** Begin READING TEXT **

What began as a calling to educate her fellow church parishioners on a topic near to her heart, evolved into a two-day resident workshop on diversity, equity, and inclusion (DEI) led by Friendship Village Tempe resident, Rosemary James. Last week, James used her personal experiences and skills as an educator to share this same diversity training with nearly 50 LCS employee leaders during the company’s August Leadership Conference held at the corporate headquarters in Des Moines, Iowa.

“I’m an educator who wrote content, developed and conducted workshops for much of my career,” James said. “So, I put all of those skills to work again, but in the area of racism, racial justice, and equality.”

Growing up in the South during the 40s and 50s, the topic of diversity is much more than a workshop for James.

“I grew up in Louisiana in Jim Crow South. Just the word ‘Jim Crow’ probably paints a picture for people,” James said. “So, all my life I have been dealing with trying to bring about equality for myself and for other people.”

James moved to Arizona with her husband in 1965 where they both pursued degrees at Arizona State University and raised two sons. James had a successful career developing educational content and facilitating workshops for educators to learn the curriculum. Following her husband’s death nine years ago, James felt compelled to dust off her skills to help fellow parishioners, residents, and now LCS employees tackle difficult diversity, equality, and inclusion topics.

“Through my church, I wrote content and designed workshops dedicated to diversity and inclusion, and it was successful,” James said. “It began to change the culture of our congregation, so I thought I would bring that to Friendship Village Tempe.”

James completed two resident workshops for the community and has a waiting list for a third workshop. She’s even working with the community’s leadership team to adapt the training for employees.

“People here have been willing to put themselves in an uncomfortable position, and to experience and learn how they can be more proactive at interrupting racism when they experience it in their lives,” James said.

In June, James was one of 12 residents featured in an LCS short film, which was created to commemorate more than 50 years of serving seniors by showing senior living through the eyes of residents. Her passion for diversity education shared in the film caught the eye of Annette Jorden, the director of talent development for LCS.

** End READING TEXT **

DO THIS
Answer these questions using the article on Rosemary James's diversity workshops:
(a) About how many LCS employee leaders received her diversity training at the August Leadership Conference?
(b) In what year did she move to Arizona with her husband?
(c) How many residents were featured in the LCS short film in June?

** Begin RAW RECORDS **

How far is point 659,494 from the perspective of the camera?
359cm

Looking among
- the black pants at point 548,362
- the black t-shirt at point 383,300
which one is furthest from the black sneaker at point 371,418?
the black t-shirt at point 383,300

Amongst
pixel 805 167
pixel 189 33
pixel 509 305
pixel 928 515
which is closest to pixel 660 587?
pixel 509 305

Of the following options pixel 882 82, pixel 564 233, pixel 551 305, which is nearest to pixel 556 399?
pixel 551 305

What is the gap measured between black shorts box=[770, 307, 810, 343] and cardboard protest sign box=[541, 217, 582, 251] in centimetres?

** End RAW RECORDS **
** Begin RAW RECORDS **

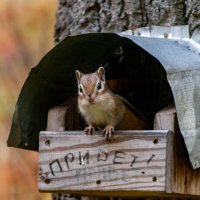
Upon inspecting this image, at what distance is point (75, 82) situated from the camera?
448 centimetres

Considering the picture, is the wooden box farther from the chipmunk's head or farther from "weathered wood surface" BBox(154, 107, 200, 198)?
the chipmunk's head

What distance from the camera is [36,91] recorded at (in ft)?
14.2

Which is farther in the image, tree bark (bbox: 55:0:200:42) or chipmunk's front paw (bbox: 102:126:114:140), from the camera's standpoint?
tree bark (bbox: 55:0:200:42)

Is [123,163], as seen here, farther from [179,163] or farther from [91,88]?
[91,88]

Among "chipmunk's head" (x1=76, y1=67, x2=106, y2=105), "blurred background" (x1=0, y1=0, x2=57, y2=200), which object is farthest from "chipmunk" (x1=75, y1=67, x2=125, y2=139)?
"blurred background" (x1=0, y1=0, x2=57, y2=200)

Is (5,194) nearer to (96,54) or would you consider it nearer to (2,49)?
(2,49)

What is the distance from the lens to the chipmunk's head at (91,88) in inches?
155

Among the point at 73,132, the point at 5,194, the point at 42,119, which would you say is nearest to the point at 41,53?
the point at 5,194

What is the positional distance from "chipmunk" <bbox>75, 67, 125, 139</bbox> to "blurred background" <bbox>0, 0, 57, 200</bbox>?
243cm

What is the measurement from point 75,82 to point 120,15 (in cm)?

** End RAW RECORDS **

REPLY TO THE TASK
(a) Nearly 50
(b) 1965
(c) 12